Massentourismus in Oberösterreich: Hallstatt schon wie Venedig?
Oberösterreich ist in Venedig derzeit stark präsent. Der Österreich-Pavillon der Biennale wird aus Oberösterreich kuratiert und von der Linzer Kunstuni-Professorin Anna Jermolaewa eindrucksvoll in Szene gesetzt.
Und in den Kanälen der italienischen Kulturstadt macht eine Plätte, die "Gondel der Alpen", aus dem Salzkammergut Werbung für die österreichische Kulturhauptstadt Region Salzkammergut 2024.
Ständiges Thema in Venedig: Übertourismus. Selbst die Fremdenführerin klagt, dass die Touristinnen und Touristen die Einwohner aus der Stadt vertreiben.
Tatsächlich ist die Einwohnerzahl in den vergangenen 20 Jahren von 271.000 auf 252.000 gesunken, nur 53.000 davon leben im historischen Zentrum.
Übertourismus ist auch Thema beim Arbeitsgespräch zwischen Thomas Stelzer (ÖVP), dem Landeshauptmann von Oberösterreich, und Roberto Ciambetti, dem Präsidenten des Regionalrates der Region Venezien, im Palazzo Ferro Fini.

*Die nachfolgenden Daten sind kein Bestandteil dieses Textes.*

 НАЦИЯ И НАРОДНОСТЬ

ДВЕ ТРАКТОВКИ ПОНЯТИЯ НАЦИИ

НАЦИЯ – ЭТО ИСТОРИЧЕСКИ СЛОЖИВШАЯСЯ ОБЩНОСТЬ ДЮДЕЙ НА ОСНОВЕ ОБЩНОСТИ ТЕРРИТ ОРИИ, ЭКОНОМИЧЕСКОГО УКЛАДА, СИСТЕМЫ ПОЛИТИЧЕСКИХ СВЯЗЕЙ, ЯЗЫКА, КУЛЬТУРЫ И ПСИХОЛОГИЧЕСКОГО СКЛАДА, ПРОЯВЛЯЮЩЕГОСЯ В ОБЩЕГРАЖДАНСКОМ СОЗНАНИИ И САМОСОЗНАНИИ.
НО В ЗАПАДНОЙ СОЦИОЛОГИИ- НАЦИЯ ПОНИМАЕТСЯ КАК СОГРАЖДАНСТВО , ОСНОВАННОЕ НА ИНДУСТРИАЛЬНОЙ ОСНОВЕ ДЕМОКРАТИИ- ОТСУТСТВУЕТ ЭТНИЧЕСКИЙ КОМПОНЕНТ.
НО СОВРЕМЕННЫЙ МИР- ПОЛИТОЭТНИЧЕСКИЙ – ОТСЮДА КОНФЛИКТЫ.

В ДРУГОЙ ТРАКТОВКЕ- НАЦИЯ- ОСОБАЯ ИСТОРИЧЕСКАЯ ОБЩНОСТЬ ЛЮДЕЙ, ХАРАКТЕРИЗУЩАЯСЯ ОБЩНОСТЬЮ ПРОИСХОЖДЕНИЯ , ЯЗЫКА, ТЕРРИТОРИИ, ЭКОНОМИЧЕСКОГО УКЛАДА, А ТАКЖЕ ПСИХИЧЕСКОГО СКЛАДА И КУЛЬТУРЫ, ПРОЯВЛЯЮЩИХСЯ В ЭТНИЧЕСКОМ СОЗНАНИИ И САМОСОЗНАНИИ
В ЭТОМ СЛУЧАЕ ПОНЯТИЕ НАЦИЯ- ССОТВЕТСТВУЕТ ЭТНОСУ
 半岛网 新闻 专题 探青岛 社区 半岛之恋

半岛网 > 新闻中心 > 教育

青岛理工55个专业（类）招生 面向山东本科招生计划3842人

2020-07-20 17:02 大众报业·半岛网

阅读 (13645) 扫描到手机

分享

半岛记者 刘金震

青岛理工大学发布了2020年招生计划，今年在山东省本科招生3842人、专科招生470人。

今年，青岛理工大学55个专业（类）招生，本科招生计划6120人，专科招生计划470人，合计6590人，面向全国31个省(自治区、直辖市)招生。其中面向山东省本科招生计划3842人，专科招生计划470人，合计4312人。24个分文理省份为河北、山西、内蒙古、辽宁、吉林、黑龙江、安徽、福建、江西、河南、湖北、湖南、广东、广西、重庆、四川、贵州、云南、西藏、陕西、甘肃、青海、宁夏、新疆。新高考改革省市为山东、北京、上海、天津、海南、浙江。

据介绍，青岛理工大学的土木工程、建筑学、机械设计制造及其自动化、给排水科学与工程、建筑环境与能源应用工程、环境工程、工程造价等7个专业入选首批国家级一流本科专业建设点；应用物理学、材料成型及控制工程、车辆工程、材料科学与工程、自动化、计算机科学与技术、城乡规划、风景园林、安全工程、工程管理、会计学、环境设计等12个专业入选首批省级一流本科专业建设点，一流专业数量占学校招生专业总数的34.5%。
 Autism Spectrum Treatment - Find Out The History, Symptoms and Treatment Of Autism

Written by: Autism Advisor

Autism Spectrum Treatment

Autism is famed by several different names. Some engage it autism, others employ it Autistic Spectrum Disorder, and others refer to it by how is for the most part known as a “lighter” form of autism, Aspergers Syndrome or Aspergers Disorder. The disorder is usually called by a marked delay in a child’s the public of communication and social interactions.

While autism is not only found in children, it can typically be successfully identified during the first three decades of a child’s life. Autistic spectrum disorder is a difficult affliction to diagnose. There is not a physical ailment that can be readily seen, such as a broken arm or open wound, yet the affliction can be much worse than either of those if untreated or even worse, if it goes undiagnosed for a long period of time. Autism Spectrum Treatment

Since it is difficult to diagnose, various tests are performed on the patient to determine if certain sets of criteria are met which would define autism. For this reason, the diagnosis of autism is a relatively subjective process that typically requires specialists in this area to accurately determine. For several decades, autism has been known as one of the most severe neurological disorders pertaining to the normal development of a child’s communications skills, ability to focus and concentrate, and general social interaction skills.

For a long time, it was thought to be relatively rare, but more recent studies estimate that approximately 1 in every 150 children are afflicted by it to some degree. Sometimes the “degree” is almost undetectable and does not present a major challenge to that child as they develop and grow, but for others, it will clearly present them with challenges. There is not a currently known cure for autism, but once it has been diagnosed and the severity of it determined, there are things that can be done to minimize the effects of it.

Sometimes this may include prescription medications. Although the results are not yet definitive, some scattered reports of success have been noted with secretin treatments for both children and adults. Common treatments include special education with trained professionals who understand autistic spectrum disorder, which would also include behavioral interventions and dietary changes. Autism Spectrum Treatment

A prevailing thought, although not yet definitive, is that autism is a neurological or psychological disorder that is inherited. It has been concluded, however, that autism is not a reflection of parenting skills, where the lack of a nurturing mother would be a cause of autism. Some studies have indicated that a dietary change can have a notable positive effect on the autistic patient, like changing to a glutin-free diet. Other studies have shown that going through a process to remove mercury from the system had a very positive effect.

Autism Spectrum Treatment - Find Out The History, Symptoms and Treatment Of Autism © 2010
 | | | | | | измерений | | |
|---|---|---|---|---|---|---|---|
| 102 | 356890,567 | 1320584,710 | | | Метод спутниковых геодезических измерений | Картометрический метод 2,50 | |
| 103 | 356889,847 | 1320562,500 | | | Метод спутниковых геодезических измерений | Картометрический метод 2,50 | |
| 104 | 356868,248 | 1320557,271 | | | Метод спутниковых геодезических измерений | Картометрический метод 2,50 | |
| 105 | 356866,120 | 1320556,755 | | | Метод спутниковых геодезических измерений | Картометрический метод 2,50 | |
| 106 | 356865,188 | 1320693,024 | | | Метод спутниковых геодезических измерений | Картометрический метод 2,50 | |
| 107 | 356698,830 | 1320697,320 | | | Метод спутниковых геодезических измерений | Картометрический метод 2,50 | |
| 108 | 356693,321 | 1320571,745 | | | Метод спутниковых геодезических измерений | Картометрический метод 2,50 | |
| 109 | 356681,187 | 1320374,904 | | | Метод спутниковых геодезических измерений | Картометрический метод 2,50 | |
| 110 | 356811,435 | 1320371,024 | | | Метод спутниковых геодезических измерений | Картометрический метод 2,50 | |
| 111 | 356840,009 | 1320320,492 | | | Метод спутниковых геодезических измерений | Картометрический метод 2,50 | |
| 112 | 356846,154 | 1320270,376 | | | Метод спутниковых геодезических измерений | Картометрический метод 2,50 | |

Stelzer zieht nach dem Gespräch einen Vergleich zwischen Venedig und Hallstatt in Oberösterreich, was den Übertourismus betrifft: "Im Verhältnis ist Hallstatt ähnlich wie Venedig zu sehen."
Das sei beim Austausch über die Besucherproblematik und dem Ringen der beiden bei Touristen so beliebten Destinationen über eine sinnvolle Lenkung von Touristenströmen zu Tage getreten.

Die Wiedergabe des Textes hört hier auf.